3e. De-Identification
3f. Probabilistic (inferred) information and GDPR
The Data Scientist is often able to generate more or less accurately inferred information about a person (e.g. gained over statistical similarities with other people) and will treat this information in the same way personal data subject to GDPR and ascribing the newly inferred information a score indicating how reliable it is. Moreover, algorithmic inferred information about a person shall be given the same treatment as factual information (expected under compliance with GDPR)
Algorithms and models
4a. Exhaustive algorithms: Data dredging, Data fishing, Data snooping, p-hacking
The Data Scientist is responsible for separating correlations that are the results of chance or deliberate data-mining driven searches vs. well established hypothesis-driven correlated information. Where exhaustive methods have been used to locate anomalies etc these results should be clearly declared as such, and not represented as a consequence of specific hypothesis-driven analyses, without further statistical tests.
4b. Sampling bias
4c. Survivorship bias
4d. Discarding unfavorable data
4e. Causality and correlation
4f. Crisp geolocation analysis and Gerrymandering
4g. Big picture beyond accuracy metrics
4h. Data Science and Publication bias
4i. Accuracy vs. Explainability trade-off
The Data Scientist needs to make the right call, depending on the particular problem, between accuracy and explainability. There are situations where explainability should prevail over accuracy. Conversely, there are times when explainability is not a must have. It is expected a professional decision based on the predicted use of the model
4j. Mandatory documentation of accuracy and precision and fit-for-purposeness
4k. Pre-trained models re-usability
More and more data scientists consider using a third party pre-trained model (e.g.: pre-trained word embeddings – such as word2vec, Glove or fastText- or pre-trained object recognition/image classifier CNNs -Oxford VGG16, YOLO, etc-). The Data Scientist is responsible for auditing model against all the clauses of this code of conduct.
4l. AI Reproducibility
Most of the models created by data scientists have stochastic components, meaning there is no guarantee that the same model will be produced given the same training data. Moreover, it’s a known issue, that fixing a seed to force reproducibility compromises the parallelization of the models.
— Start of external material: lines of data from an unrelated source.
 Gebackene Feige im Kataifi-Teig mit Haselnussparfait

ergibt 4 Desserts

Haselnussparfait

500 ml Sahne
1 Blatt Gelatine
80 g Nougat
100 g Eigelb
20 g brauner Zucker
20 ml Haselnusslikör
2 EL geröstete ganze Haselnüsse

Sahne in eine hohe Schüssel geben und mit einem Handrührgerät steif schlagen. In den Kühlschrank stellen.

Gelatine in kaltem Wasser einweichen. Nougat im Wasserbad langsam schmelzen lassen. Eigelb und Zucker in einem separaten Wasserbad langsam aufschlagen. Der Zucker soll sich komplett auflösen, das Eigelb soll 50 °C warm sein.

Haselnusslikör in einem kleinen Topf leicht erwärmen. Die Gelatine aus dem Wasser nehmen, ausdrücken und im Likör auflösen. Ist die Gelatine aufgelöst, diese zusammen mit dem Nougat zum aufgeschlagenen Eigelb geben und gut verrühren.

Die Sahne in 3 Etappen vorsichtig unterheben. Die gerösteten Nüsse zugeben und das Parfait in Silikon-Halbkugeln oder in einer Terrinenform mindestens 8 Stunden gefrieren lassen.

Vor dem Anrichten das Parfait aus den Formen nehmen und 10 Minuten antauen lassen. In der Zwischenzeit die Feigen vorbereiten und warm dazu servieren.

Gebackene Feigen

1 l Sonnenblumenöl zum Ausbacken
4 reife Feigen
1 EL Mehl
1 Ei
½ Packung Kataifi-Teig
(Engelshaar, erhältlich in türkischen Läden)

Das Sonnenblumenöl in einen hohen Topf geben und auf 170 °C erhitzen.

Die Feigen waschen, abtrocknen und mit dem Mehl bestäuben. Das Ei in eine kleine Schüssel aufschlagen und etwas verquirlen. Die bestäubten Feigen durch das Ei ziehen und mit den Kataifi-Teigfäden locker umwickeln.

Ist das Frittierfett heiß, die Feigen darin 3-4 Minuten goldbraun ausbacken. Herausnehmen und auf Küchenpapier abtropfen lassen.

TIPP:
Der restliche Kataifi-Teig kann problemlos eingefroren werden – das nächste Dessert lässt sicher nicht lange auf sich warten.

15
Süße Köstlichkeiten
The Data Scientist shall be responsible to ensure reproducibility in situations where understanding the overall behavior of the system is critical.
4m. Cold-Start Bias
A common source of bias is the cold start phase, where no data is available but the system needs to function according to a set of predefined data. The Data Scientist is responsible for pinpointing the potential limitations of any intelligent system in a ramp-up phase and how the existence of abundant data will change the output of the system.
4n. Prejudices and attempts against fundamental rights
Transparency Objectivity and Truth
5a. Transparency as a duty
5b. Provable objective results
5c. Clear results communication
5d. Transparency on quality of the results
The Data Scientist shall provide a standardized framework to demonstrate how good the resulting model is, applying industry-wide best practices (train, test and validating data sets, etc) and keeping training, test and validation data sets for proof. If required, the seed used to train the system shall also be kept to allow for reproducibility.